### Exercise requirements
Wherever the listing holds a picture, leave it out, and copy the remainder exactly.

### Material provided
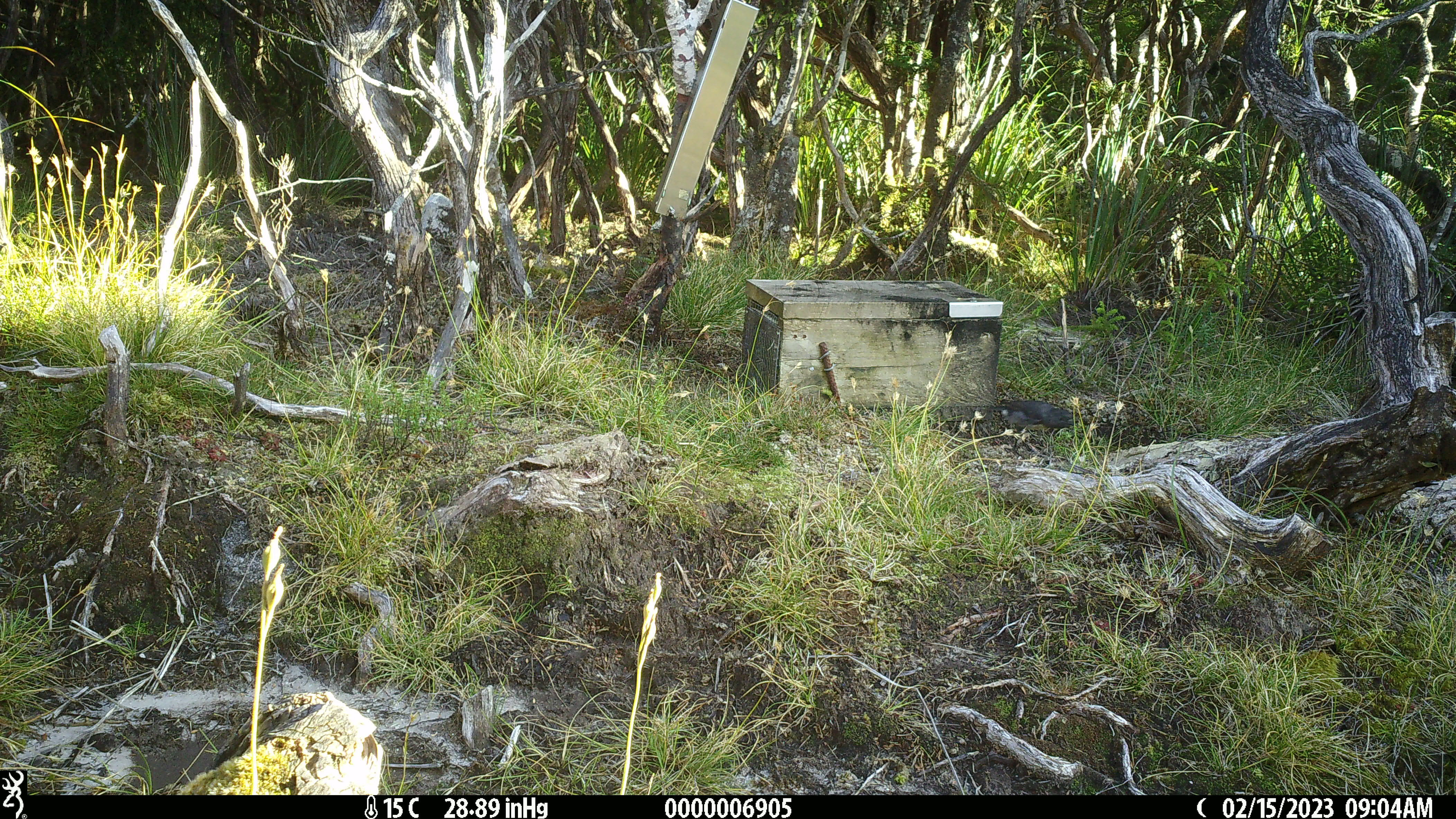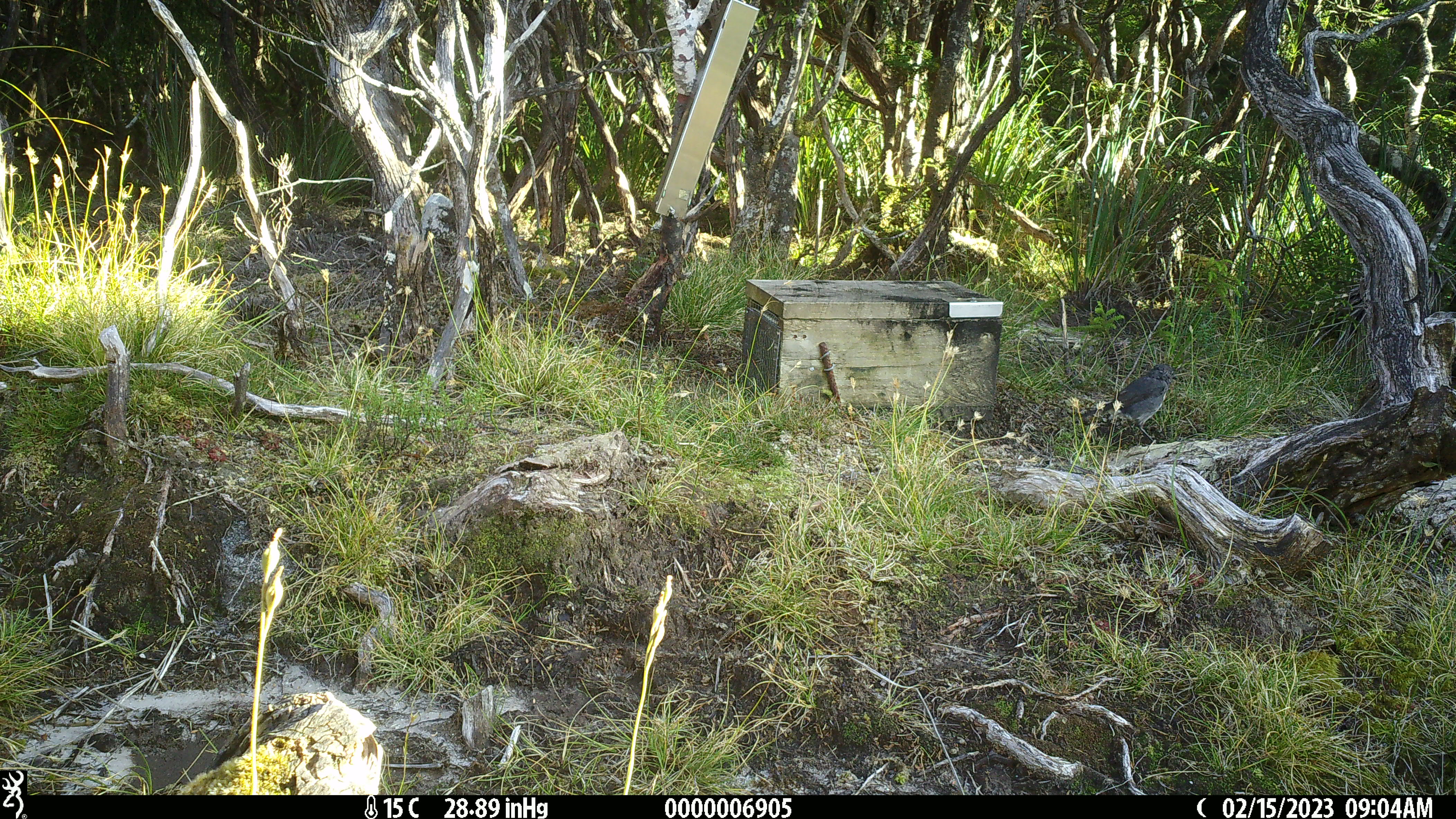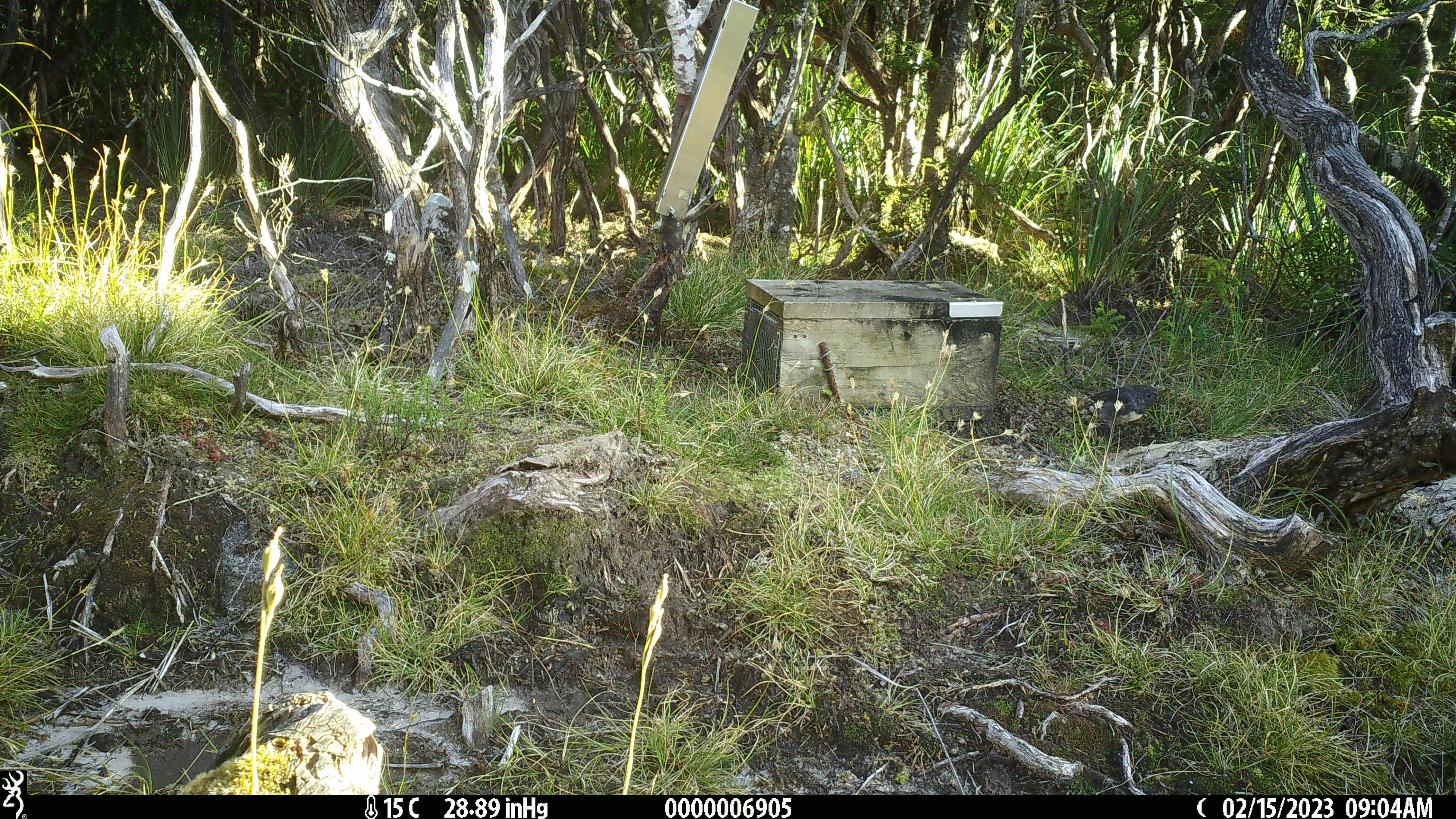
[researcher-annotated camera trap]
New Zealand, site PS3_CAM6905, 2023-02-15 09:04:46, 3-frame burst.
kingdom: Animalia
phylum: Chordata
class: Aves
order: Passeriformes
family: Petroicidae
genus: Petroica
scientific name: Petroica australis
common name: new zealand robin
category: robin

### Answer for this exercise
[researcher-annotated camera trap]
New Zealand, site PS3_CAM6905, 2023-02-15 09:04:46, 3-frame burst.
kingdom: Animalia
phylum: Chordata
class: Aves
order: Passeriformes
family: Petroicidae
genus: Petroica
scientific name: Petroica australis
common name: new zealand robin
category: robin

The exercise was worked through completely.